名古屋市内の史跡
名古屋市内には、松尾芭蕉の句碑が20以上もあるとのことです。主だったゆかりの史跡は3つあります。
- 蕉風発祥の地(中区テレビ塔)
- 千鳥塚(緑区鳴海の千句塚公園)
- 芭蕉供養塔(緑区鳴海)

蕉風発祥の地
芭蕉の住居跡
栄のテレビ塔の北東角に、石碑と解説のパネルがあります。この場所に、芭蕉の住居があったとのことです。芭蕉が名古屋に来た際に、門人との交流のために家を借りたと「金鱗九十九之塵」に記されています。句集「冬の日」
ここが蕉風発祥の地と呼ばれるのは、野ざらし紀行の旅の途中の芭蕉が俳人とともに句会を開いて、芭蕉開眼の書とも呼ばれる句集「冬の日」ができたからです。句集「冬の日」は、蕉門の代表的な撰集である俳諧七部集(芭蕉七部集)の第一集です。旧来の俳諧を芸術にまで引き揚げた第一号の作品といわれます。石碑
黒みかげ石の碑には、芭蕉の句以外にも、地元の気鋭の青年俳人たちによる表六句がすべて記されています。郷土先人の伝えるため、と書かれています。

§

§ **課題の内容**:
上の引用文で「ここが蕉風発祥の地と呼ばれるのは」で始まる段落を、主な事実を残して箇条書きに書き直すこと。

§ **利用できるデータ**:
§

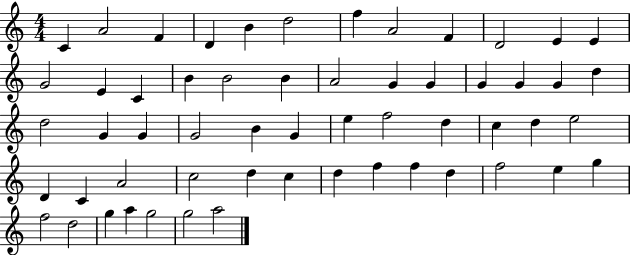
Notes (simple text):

C4/q A4/h F4/q D4/q B4/q D5/h F5/q A4/h F4/q D4/h E4/q E4/q G4/h E4/q C4/q B4/q B4/h B4/q A4/h G4/q G4/q G4/q G4/q G4/q D5/q D5/h G4/q G4/q G4/h B4/q G4/q E5/q F5/h D5/q C5/q D5/q E5/h D4/q C4/q A4/h C5/h D5/q C5/q D5/q F5/q F5/q D5/q F5/h E5/q G5/q F5/h D5/h G5/q A5/q G5/h G5/h A5/h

§

§ **結果**:
- 野ざらし紀行の旅の途中の芭蕉が、俳人とともに句会を開いた。その句会から句集「冬の日」ができたため、ここは蕉風発祥の地と呼ばれる。
- 「冬の日」は芭蕉開眼の書とも呼ばれる。
- 「冬の日」は、蕉門の代表的な撰集である俳諧七部集(芭蕉七部集)の第一集である。
- 旧来の俳諧を芸術にまで引き揚げた第一号の作品といわれる。